Subscribing to the AAFP portal costs doctors $15 per month, a price Waldren thinks is low enough for his members to accept. “Our doctors run small businesses,” he says. “If it’s going to cost $5,000 for infrastructure and $500 a month, then they won’t do it. We really think there needs to be a very lightweight exchange, and that is what we are pushing.”
The government has been trying to coax its own data-exchange standards into existence through the Direct Project, an effort started in March 2009 to “specify a simple, secure, scalable, standards-based way” to send health information over the Internet. That effort involves a score of corporate players including Microsoft, Siemens, and Google.
Other efforts to create health information exchanges in the U.S. have occurred mostly at regional levels.

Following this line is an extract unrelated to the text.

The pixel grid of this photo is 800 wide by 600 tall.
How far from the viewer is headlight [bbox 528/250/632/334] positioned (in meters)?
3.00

One of them, the Indiana Health Information Exchange, includes 70 hospitals and around 19,000 physicians in that state and in Chicago. Waldren says the problem is that even such large networks are still too small to force insurance or lab testing companies to adopt their technology protocols. “No one in health care has had enough market share to drive standardization,” he says.
Some experts think Surescripts is big enough to do so, effectively overtaking the government standard-setting plan, at least for basic data transfers. Analysts at Chilmark Research, in Cambridge, Massachusetts, call Surescripts the “closest thing the U.S. has to a de facto national health information network.”
Surescripts says it supports government protocols and that more than 200 different programs for managing electronic patient records already interface with its e-prescribing network, and that regional data exchanges and large health-care companies will be able to use the network in the future. “We think we can simplify things,” Ross says. “The doc plugs into us once, and we plug into many health information exchanges. Our approach is to provide a commercially viable, low-cost implementation. We think we will dominate.”